◆ What is needed
Reproduce verbatim the lines of the listing beginning with the line that contains "Is green vegetation" and running through the final line of the listing, both ends included.

Spatial question listing:
<<<<

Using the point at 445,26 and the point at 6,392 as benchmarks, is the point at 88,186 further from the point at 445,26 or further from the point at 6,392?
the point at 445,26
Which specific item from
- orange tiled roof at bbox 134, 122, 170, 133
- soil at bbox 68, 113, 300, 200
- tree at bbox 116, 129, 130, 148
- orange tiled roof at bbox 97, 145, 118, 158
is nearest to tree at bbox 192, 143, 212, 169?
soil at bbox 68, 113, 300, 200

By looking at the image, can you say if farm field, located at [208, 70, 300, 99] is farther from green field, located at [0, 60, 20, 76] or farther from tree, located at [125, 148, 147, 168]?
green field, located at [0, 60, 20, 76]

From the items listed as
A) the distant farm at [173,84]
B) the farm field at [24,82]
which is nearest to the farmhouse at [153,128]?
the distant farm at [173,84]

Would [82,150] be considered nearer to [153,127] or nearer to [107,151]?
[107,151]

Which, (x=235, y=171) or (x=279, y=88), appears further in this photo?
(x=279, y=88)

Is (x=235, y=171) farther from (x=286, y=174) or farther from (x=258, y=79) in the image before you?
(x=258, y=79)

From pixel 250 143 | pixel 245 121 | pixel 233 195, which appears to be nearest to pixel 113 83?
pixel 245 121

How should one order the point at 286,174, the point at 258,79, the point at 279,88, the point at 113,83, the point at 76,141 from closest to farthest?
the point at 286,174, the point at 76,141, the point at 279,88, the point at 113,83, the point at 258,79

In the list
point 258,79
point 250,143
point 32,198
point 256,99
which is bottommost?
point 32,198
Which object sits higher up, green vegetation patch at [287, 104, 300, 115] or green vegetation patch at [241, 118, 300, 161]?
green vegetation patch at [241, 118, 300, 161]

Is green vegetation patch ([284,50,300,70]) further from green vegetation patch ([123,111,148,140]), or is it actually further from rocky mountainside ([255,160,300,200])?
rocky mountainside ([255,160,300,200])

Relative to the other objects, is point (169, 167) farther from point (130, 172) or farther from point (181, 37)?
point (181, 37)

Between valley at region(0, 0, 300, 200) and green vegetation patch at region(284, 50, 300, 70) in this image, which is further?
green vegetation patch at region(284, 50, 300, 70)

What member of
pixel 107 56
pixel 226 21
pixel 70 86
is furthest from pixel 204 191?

>>>>

◆ Output of the exercise
Is green vegetation patch ([284,50,300,70]) further from green vegetation patch ([123,111,148,140]), or is it actually further from rocky mountainside ([255,160,300,200])?
rocky mountainside ([255,160,300,200])

Relative to the other objects, is point (169, 167) farther from point (130, 172) or farther from point (181, 37)?
point (181, 37)

Between valley at region(0, 0, 300, 200) and green vegetation patch at region(284, 50, 300, 70) in this image, which is further?
green vegetation patch at region(284, 50, 300, 70)

What member of
pixel 107 56
pixel 226 21
pixel 70 86
is furthest from pixel 204 191?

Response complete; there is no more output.